It is a site that has been the centre of controversy for as long as I have been working as a journalist in Jersey. But, like it or loath it, the Jersey International Finance Centre is being built. In fact, my visit today showed that the first office block is well on its way to being finished on time, in February, and now the next block has been approved by planning it might not be long before we see work start on that.
My visit today though wasn't just to find out how the work was going. I had the rare opportunity to climb up the crane that has been dominating St Helier's skyline for months.
To get to the top, myself and my cameraman had to climb up 15 ladders, decked out in a hard hat, gloves and proper boots.
We both found the first few ladders the toughest as we got over any fear of heights. I am not going to lie, ladders and heights aren't my favourite things but I couldn't miss the opportunity to see town from such an unusual perspective and as the crane is 56 metres high the views across town, and the island, are second to none.
It also feels a lot more secure up there than I imagined. In fact, apart from the views I forgot I was so high and was happy walking around at the top. It does move in the wind, and as you move things with it though, so you would need strong sea-legs if you were up there for too long!

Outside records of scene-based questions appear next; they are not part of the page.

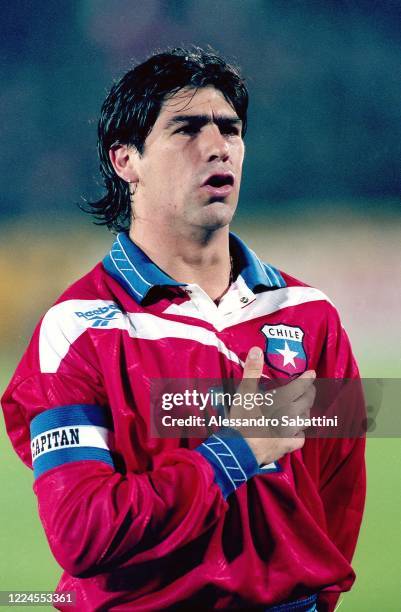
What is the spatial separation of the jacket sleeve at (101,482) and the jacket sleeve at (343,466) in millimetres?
254

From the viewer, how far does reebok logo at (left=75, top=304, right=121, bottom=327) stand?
1449 millimetres

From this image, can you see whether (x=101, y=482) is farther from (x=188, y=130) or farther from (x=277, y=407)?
(x=188, y=130)

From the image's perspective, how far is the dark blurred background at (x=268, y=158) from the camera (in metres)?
1.69

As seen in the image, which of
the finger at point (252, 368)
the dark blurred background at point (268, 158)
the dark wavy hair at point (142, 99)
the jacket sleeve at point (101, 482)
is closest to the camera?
the jacket sleeve at point (101, 482)

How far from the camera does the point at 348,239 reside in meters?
1.74

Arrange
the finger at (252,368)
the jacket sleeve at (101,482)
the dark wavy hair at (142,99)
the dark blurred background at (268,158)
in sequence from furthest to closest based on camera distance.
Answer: the dark blurred background at (268,158)
the dark wavy hair at (142,99)
the finger at (252,368)
the jacket sleeve at (101,482)

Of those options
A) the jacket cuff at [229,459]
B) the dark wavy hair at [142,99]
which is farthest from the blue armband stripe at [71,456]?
the dark wavy hair at [142,99]

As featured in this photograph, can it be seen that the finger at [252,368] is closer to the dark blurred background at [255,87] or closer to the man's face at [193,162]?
the man's face at [193,162]

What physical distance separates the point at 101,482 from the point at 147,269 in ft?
1.31

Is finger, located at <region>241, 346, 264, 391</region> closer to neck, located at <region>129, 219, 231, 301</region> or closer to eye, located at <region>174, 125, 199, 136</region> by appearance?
neck, located at <region>129, 219, 231, 301</region>

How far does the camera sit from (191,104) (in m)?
1.51

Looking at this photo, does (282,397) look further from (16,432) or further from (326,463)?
(16,432)

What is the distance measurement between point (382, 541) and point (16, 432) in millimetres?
769

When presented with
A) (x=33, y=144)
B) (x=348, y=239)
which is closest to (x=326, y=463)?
(x=348, y=239)
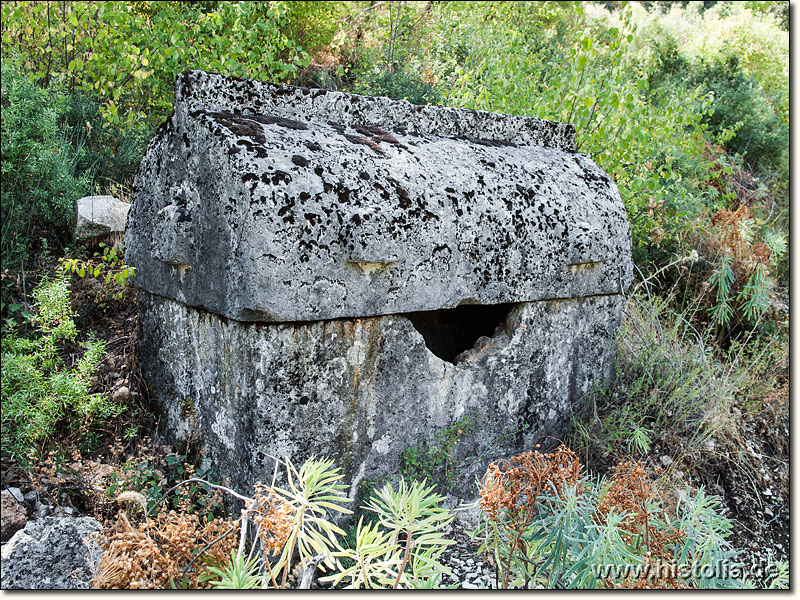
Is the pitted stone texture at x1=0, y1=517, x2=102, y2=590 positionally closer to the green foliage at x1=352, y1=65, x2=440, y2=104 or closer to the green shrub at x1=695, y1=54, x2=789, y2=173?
the green foliage at x1=352, y1=65, x2=440, y2=104

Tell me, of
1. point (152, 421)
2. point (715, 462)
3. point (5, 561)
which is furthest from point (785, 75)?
point (5, 561)

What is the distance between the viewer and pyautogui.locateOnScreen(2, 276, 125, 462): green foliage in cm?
238

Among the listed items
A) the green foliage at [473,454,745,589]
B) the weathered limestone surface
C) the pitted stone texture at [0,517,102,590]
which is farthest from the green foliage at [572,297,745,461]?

On a practical note, the crane is essential for the working of the site, doing most of the heavy lifting and it was brought over from France because there is nothing in the island like it. We might even end up with two if the second building goes ahead soon.
From the top of it you can also see just how much work is going on below, and how the landscape is going to change if all the proposed buildings are built.
It wasn't what I was expecting this morning, but it was a great way to see the Finance Centre from a different perspective.